For each entry below, copy the text exactly and leave out any picture.

_____

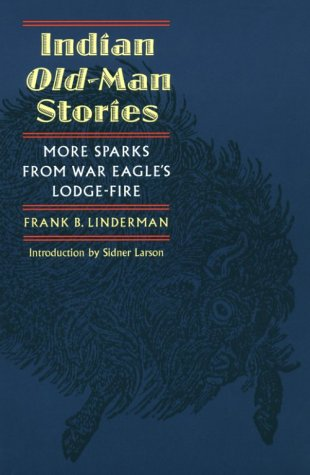 Indian Old-Man Stories : More Sparks from: Frank B. Linderman;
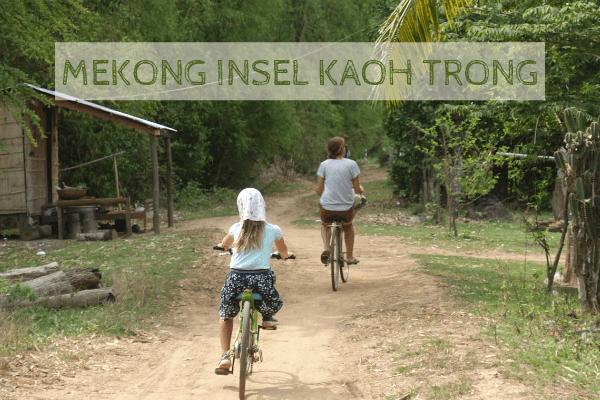 Mekong Insel Kaoh Trong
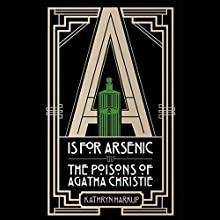 A is for Arsenic: The Poisons of Agatha Christie (       UNABRIDGED) by Kathryn Harkup Narrated by Beth Chalmers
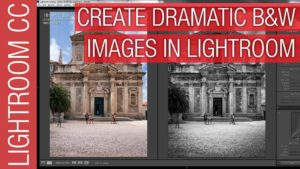 The Secret to Dramatic Black & White Photographs in Adobe Lightroom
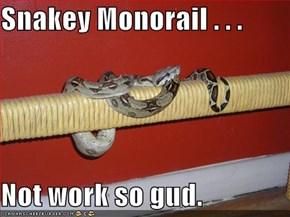 Snakey Monorail . . .   Not work so gud.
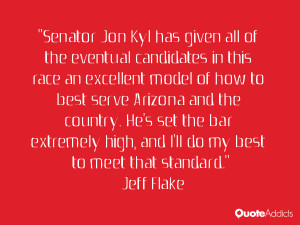 Senator Jon Kyl has given all of the eventual candidates in this race ...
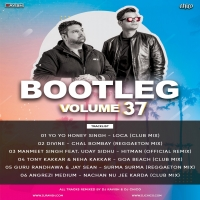 Loca - Yo Yo Honey Singh (Club Mix) - DJ Ravish And DJ Chico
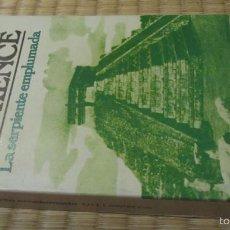 Libros de segunda mano: LA SERPIENTE EMPLUMADA D. H. LAWRENCE BRUGUERA PRIMERA EDICION. Lote 60808619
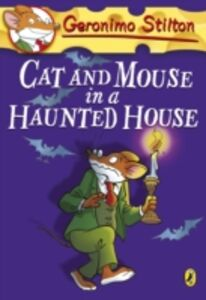 Ebook in inglese Geronimo Stilton: Cat and Mouse in a Haunted House (#3) Stilton, Geronimo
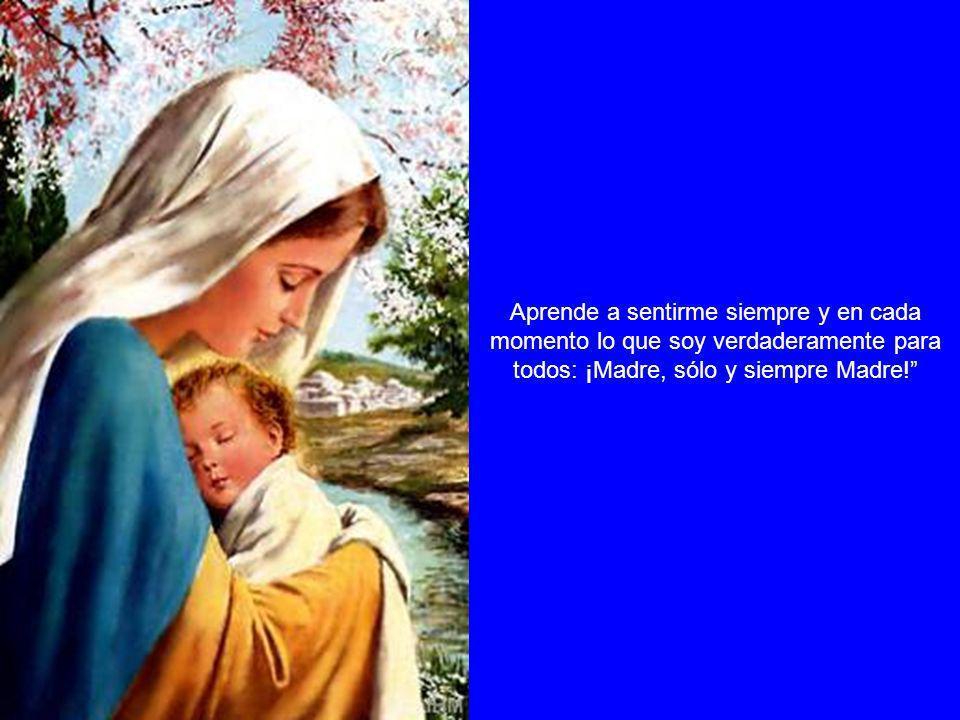 Aprende a sentirme siempre y en cada momento lo que soy verdaderamente para todos: ¡Madre, sólo y siempre Madre!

_____

• [Written answer]
 Indian Old-Man Stories : More Sparks from: Frank B. Linderman;
 Mekong Insel Kaoh Trong
 A is for Arsenic: The Poisons of Agatha Christie (       UNABRIDGED) by Kathryn Harkup Narrated by Beth Chalmers
 The Secret to Dramatic Black & White Photographs in Adobe Lightroom
 Snakey Monorail . . .   Not work so gud.
 Senator Jon Kyl has given all of the eventual candidates in this race ...
 Loca - Yo Yo Honey Singh (Club Mix) - DJ Ravish And DJ Chico
 Libros de segunda mano: LA SERPIENTE EMPLUMADA D. H. LAWRENCE BRUGUERA PRIMERA EDICION. Lote 60808619
 Ebook in inglese Geronimo Stilton: Cat and Mouse in a Haunted House (#3) Stilton, Geronimo
 Aprende a sentirme siempre y en cada momento lo que soy verdaderamente para todos: ¡Madre, sólo y siempre Madre!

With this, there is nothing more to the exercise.